Garcia specifically praises Joe Dispenza retreats as structured opportunities to “take a break from yourself” and practice greater control over thought patterns and emotional reactions. Whether one agrees with every claim made in those communities or not, his broader point is that attention, stress regulation, and emotional habits have measurable health consequences.
The Hidden Risk Among the Extremely Successful
After decades of working with wealthy clients, Garcia says the most surprising lesson is that money does not protect people from psychological instability. He recalls a billionaire client during the 2008 financial crisis who was visibly panicked after losing a fraction of his fortune.
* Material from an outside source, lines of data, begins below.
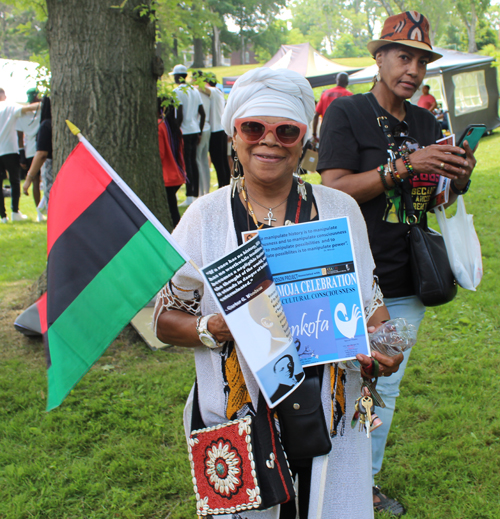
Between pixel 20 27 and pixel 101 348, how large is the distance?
506cm

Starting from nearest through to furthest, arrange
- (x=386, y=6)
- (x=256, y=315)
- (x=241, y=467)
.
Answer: (x=256, y=315) < (x=241, y=467) < (x=386, y=6)

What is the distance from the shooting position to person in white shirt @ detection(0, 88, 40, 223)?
9523mm

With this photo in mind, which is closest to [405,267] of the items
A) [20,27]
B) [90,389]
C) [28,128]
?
[90,389]

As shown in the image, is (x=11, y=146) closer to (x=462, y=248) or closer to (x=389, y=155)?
(x=389, y=155)

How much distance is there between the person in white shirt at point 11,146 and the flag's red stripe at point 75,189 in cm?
866

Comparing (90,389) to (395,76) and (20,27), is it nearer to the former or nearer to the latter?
(395,76)

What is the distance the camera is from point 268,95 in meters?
1.75

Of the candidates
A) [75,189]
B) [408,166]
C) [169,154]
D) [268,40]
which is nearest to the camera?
[75,189]

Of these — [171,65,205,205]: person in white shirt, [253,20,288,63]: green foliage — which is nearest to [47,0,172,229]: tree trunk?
[171,65,205,205]: person in white shirt

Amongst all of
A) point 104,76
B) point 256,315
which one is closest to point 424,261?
point 256,315

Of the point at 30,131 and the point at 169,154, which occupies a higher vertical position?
the point at 30,131

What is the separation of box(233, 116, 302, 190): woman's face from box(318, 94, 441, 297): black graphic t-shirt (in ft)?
2.42

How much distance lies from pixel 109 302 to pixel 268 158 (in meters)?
0.73

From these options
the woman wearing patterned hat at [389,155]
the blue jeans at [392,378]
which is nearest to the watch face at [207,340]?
the woman wearing patterned hat at [389,155]
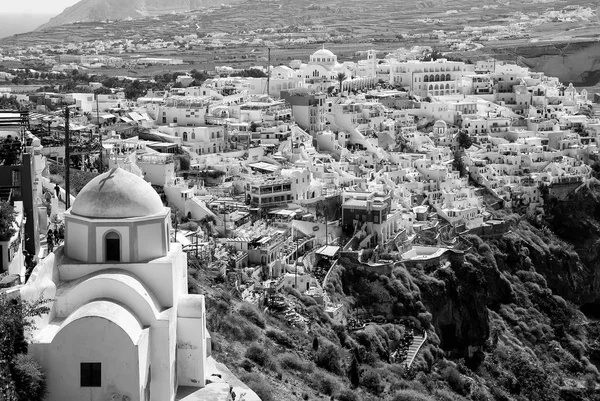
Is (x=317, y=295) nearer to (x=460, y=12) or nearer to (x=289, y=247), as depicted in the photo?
(x=289, y=247)

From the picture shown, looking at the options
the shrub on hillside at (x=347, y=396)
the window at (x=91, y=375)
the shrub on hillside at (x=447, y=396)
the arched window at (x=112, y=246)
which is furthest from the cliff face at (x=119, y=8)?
the window at (x=91, y=375)

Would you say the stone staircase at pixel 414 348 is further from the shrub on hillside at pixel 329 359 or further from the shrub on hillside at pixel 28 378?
the shrub on hillside at pixel 28 378

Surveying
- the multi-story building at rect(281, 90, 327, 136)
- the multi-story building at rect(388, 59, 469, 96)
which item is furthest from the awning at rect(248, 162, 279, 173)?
the multi-story building at rect(388, 59, 469, 96)

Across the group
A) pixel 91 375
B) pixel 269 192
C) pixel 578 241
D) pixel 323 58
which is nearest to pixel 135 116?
pixel 269 192

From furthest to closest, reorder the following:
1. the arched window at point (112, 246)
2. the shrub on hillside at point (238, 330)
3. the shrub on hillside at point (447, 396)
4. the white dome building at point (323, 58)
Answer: the white dome building at point (323, 58) < the shrub on hillside at point (447, 396) < the shrub on hillside at point (238, 330) < the arched window at point (112, 246)

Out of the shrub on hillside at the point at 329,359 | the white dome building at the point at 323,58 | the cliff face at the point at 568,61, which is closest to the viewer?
the shrub on hillside at the point at 329,359

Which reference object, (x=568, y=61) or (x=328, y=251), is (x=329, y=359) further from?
(x=568, y=61)
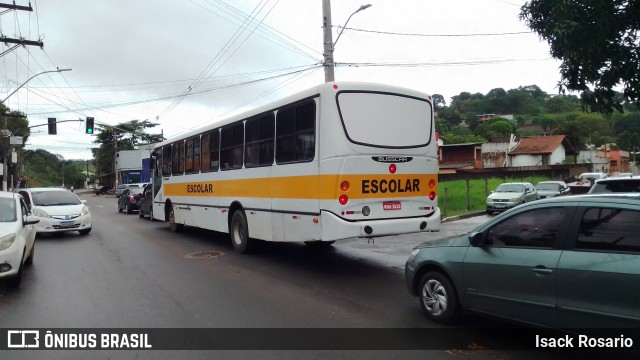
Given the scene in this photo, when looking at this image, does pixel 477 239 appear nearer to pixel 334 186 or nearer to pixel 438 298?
pixel 438 298

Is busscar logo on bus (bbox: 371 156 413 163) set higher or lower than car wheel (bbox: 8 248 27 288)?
higher

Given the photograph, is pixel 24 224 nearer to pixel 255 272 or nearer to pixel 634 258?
pixel 255 272

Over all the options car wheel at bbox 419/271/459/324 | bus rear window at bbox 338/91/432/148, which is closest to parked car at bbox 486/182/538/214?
bus rear window at bbox 338/91/432/148

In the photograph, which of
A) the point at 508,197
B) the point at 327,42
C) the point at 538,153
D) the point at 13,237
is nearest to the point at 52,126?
the point at 327,42

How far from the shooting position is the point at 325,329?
527cm

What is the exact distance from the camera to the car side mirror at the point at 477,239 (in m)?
5.02

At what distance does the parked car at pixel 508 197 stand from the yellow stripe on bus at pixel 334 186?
13.7 metres

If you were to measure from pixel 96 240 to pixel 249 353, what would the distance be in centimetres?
1026

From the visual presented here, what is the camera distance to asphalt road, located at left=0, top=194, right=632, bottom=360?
5383 millimetres

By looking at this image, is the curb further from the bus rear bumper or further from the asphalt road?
the bus rear bumper

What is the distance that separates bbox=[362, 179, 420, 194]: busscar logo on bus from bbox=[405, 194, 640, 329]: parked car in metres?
2.49

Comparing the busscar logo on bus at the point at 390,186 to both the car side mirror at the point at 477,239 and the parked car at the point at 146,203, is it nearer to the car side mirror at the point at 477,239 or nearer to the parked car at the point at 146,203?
the car side mirror at the point at 477,239

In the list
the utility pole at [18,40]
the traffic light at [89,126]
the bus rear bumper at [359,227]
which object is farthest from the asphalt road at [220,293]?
the traffic light at [89,126]

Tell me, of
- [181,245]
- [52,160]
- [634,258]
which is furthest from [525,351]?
[52,160]
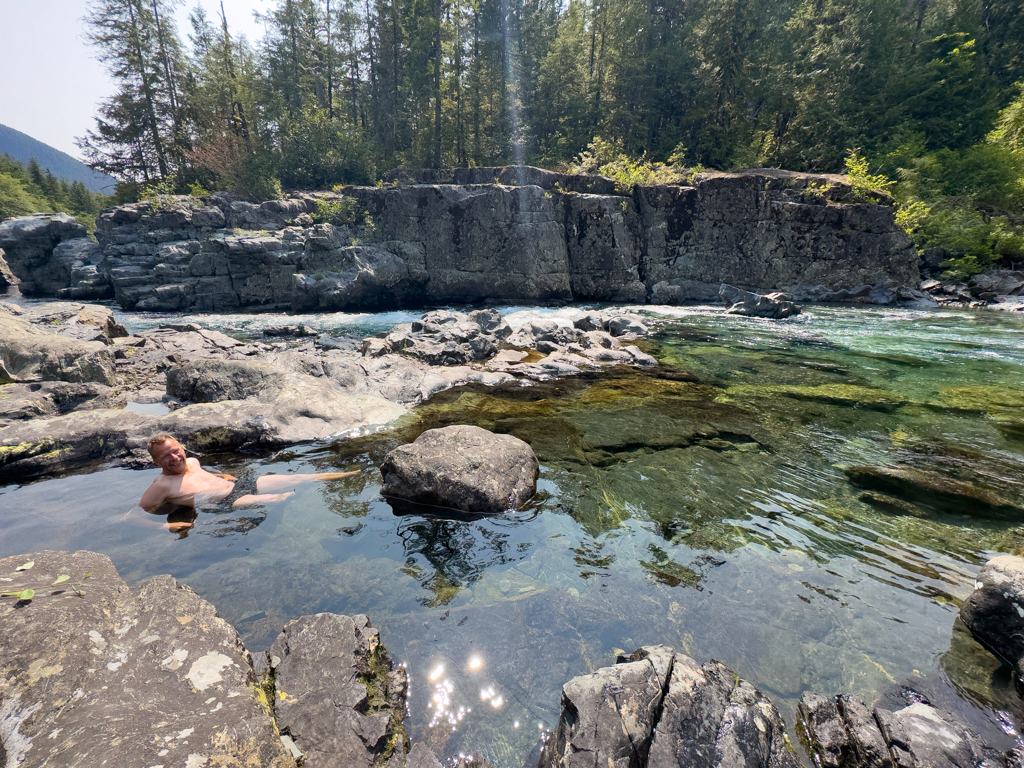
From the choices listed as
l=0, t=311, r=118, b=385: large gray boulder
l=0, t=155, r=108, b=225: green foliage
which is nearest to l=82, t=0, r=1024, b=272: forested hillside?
l=0, t=311, r=118, b=385: large gray boulder

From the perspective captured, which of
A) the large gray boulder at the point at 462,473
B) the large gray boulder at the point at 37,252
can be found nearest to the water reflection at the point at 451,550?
the large gray boulder at the point at 462,473

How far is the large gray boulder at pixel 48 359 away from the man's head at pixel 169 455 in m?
5.22

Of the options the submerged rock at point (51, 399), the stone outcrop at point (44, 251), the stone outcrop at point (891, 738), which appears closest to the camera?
the stone outcrop at point (891, 738)

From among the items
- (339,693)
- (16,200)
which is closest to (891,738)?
(339,693)

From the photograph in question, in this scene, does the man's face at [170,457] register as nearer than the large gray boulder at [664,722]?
No

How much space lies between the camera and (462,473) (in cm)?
491

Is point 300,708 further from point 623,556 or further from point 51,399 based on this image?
point 51,399

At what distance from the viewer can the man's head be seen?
475cm

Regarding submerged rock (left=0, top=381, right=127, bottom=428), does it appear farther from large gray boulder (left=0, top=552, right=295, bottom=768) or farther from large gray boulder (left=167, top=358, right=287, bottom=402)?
large gray boulder (left=0, top=552, right=295, bottom=768)

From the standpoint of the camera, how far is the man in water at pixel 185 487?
469cm

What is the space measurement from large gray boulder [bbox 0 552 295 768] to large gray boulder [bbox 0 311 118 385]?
7233mm

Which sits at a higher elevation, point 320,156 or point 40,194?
point 40,194

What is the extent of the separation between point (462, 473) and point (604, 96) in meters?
38.6

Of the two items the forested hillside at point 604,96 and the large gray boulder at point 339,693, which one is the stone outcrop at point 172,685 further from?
the forested hillside at point 604,96
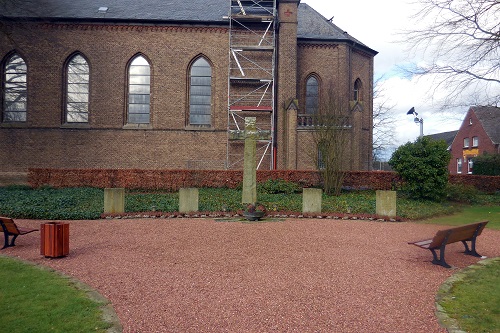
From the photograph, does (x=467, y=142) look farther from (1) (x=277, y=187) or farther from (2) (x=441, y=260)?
(2) (x=441, y=260)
The episode reinforced his belief that emotional intelligence and ethical grounding matter as much as achievement.
In his view, many ambitious people end up on what he calls a hedonic treadmill: chasing status, recognition, and ever-larger goals while peace recedes into the distance. The corrective is not abandoning ambition but developing serenity, gratitude, awe, boundaries, and the ability to be comfortable with oneself.
His warning about biohacking culture
Garcia worries that people can accumulate more devices, therapies, IVs, saunas, cold plunges, and performance hacks without doing the deeper work of building character, regulating emotions, and cultivating peace of mind. The technology may make them feel better temporarily, but it cannot substitute for emotional development.